La prochaine édition du Petit Larousse illustré intégrera en 2026 le mot « liboke », désignant une spécialité congolaise à base de poisson ou de viande cuits dans des feuilles de bananier. Une décision qui, loin de faire l’unanimité, soulève des questions culturelles dans ce pays d’Afrique centrale.
Pour de nombreux intellectuels et linguistes locaux, cette définition strictement gastronomique occulte la richesse sémantique du terme. En lingala, « liboke » évoque avant tout la notion de rassemblement, qu’il s’agisse d’un groupe de personnes ou d’objets regroupés. Le mot a marqué l’histoire nationale, figurant dans le slogan officiel sous le régime Mobutu pour symboliser l’unité du pays.
« Réduire ce concept à sa seule dimension culinaire revient à en trahir l’essence », déplore un écrivain congolais, ancien ministre. Plusieurs voix réclament une concertation avec les académies linguistiques locales afin d’établir une définition plus complète, intégrant l’étymologie et la portée symbolique du terme.

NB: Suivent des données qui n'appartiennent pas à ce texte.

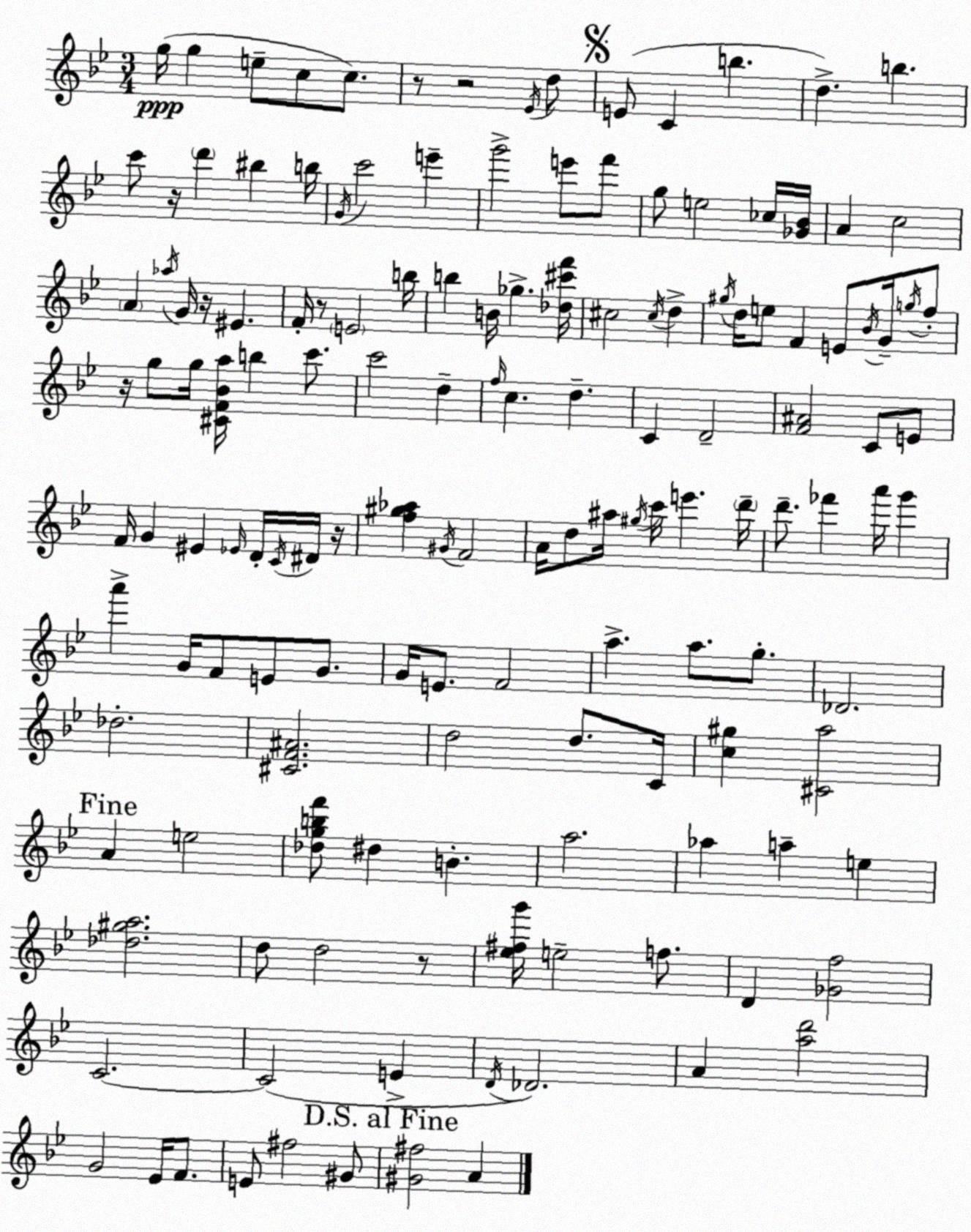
X:1
T:Untitled
M:3/4
L:1/4
K:Bb
g/4 g e/2 c/2 c/2 z/2 z2 _E/4 d/2 E/2 C b d b c'/2 z/4 d' ^b b/4 G/4 c'2 e' g'2 e'/2 f'/2 g/2 e2 _c/4 [_G_B]/4 A c2 A _a/4 G/4 z/4 ^E F/4 z/2 E2 b/4 b B/4 _g [_d^c'f']/4 ^c2 ^c/4 d ^g/4 d/4 e/2 F E/2 _B/4 G/4 g/4 f/2 z/4 g/2 g/4 [^CF_Ba]/4 b c'/2 c'2 d f/4 c d C D2 [F^A]2 C/2 E/2 F/4 G ^E _E/4 D/4 C/4 ^D/4 z/4 [f^g_a] ^G/4 F2 A/4 d/2 ^a/4 ^g/4 c'/4 e' d'/4 d'/2 _f' a'/4 g' a' G/4 F/2 E/2 G/2 G/4 E/2 F2 a a/2 g/2 _D2 _d2 [^CF^A]2 d2 d/2 C/4 [c^g] [^Ca]2 A e2 [_dgbf']/2 ^d B a2 _a a e [_d^ga]2 d/2 d2 z/2 [_e^fg']/4 e2 f/2 D [_Gf]2 C2 C2 E D/4 _D2 A [ad']2 G2 _E/4 F/2 E/2 ^f2 ^G/2 [^G^f]2 A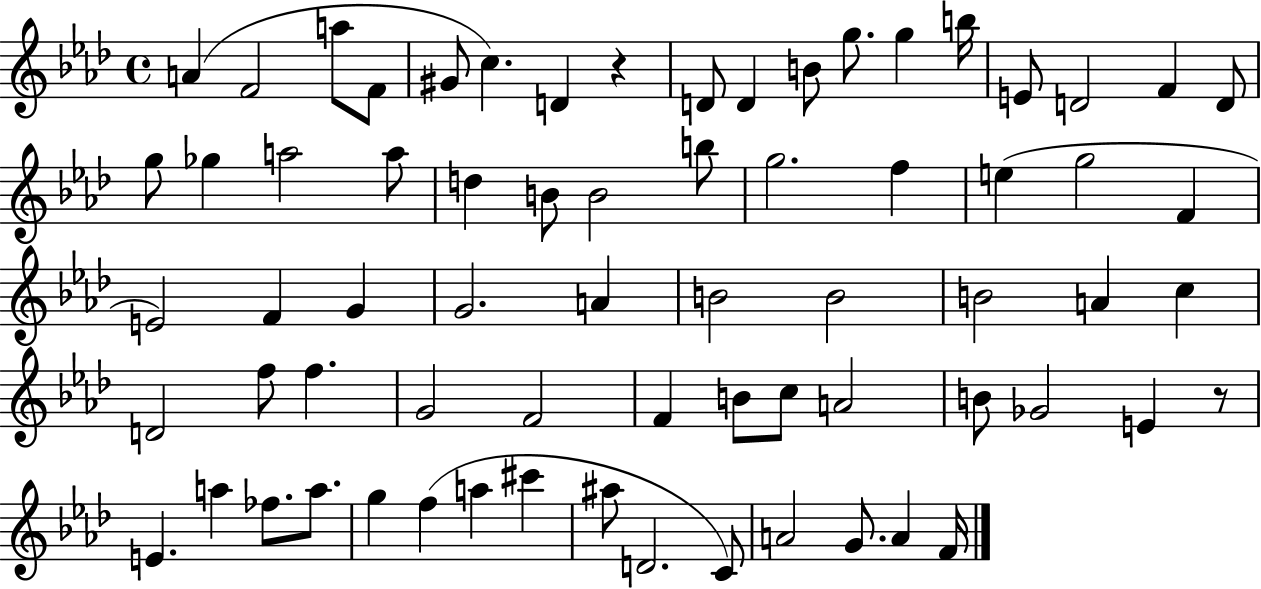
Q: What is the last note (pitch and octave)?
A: F4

Sur le terrain, les réactions sont contrastées. Si certains restaurateurs kinois se félicitent de cette reconnaissance internationale, espérant un regain d’intérêt pour leur cuisine, d’autres estiment que la démarche manque de rigueur scientifique. « Le Larousse gagnerait à documenter la profondeur historique de ce mot », suggère un professeur de lingala, soulignant que le « liboke » incarne des siècles de traditions sociales et politiques.
Alors que les clients continuent de savourer ce plat emblématique dans les échoppes de Kinshasa, le débat dépasse largement les considérations gastronomiques. Il interroge la manière dont les références culturelles africaines sont intégrées dans les ouvrages occidentaux, souvent au risque d’en simplifier la complexité. La balle est désormais dans le camp des éditeurs français, qui n’ont pas encore réagi à ces critiques.